In general, universal properties provide a powerful way of proving algebraic objects are isomorphic because they state a defining property that the object must satisfy. That is, if any other object satisfies this property then it is isomorphic to the original object. In the case of localisation, the universal property says:
Given any ring $R$ and an element $f\in R$ then the localisation $R_f$ is a ring together with a map $\phi: R\rightarrow R_f$ satisfying following: given any ring map $\psi: R\rightarrow R''$ such that $f$ maps to a unit in $R''$ then there is a unique ring map $\rho: R_f\rightarrow R''$ such that $\psi = \rho\circ\phi$.
The key fact to realise (essential exercise) is that this characterises $R_f$ up to isomorphism, that is, given any other ring, $S$, that satisfies this property then $S$ is isomorphic to $R_f$.
Once you have this, in order to prove anything is isomorphic to $R_f$ all you need to do is show that it satisfies the universal property.

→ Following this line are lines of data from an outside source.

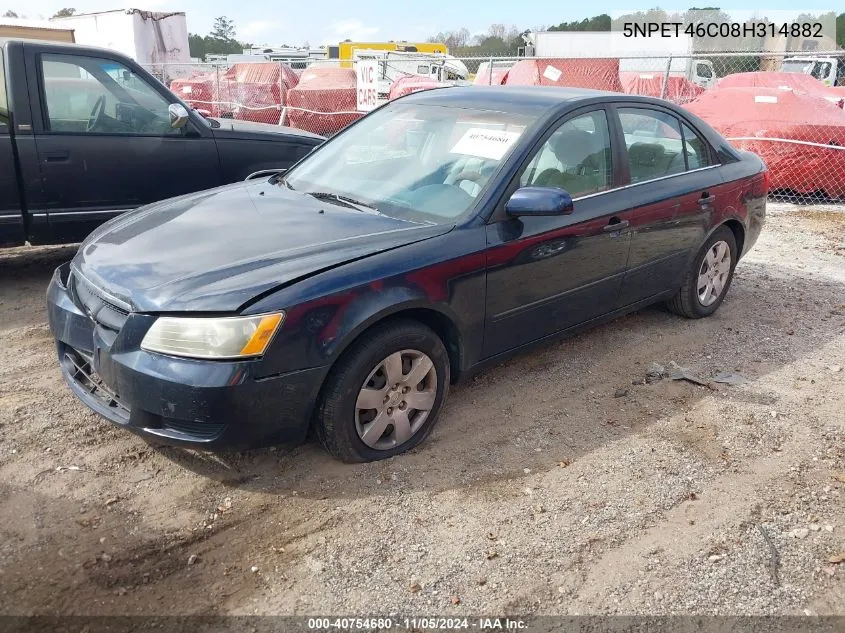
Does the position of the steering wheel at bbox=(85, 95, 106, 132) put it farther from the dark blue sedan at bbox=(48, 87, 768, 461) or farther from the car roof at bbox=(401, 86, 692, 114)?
the car roof at bbox=(401, 86, 692, 114)

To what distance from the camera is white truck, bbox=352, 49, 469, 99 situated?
1717 centimetres

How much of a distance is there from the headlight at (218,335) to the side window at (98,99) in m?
3.48

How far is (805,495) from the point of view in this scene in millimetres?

This is what your quoted text does:
It starts with an arbitrary map $\psi:R\rightarrow R''$ such that $\psi(f)$ is a unit, ie $\psi(f)^{-1}$ exists. Then in order to construct a map $R[x]/(1-fx)\rightarrow R''$, first construct a map $\theta: R[x]\rightarrow R''$ that factors through the quotient (NB: this uses the universal property of quotient rings!) $\rho: R[x]/(1-fx)\rightarrow R''$.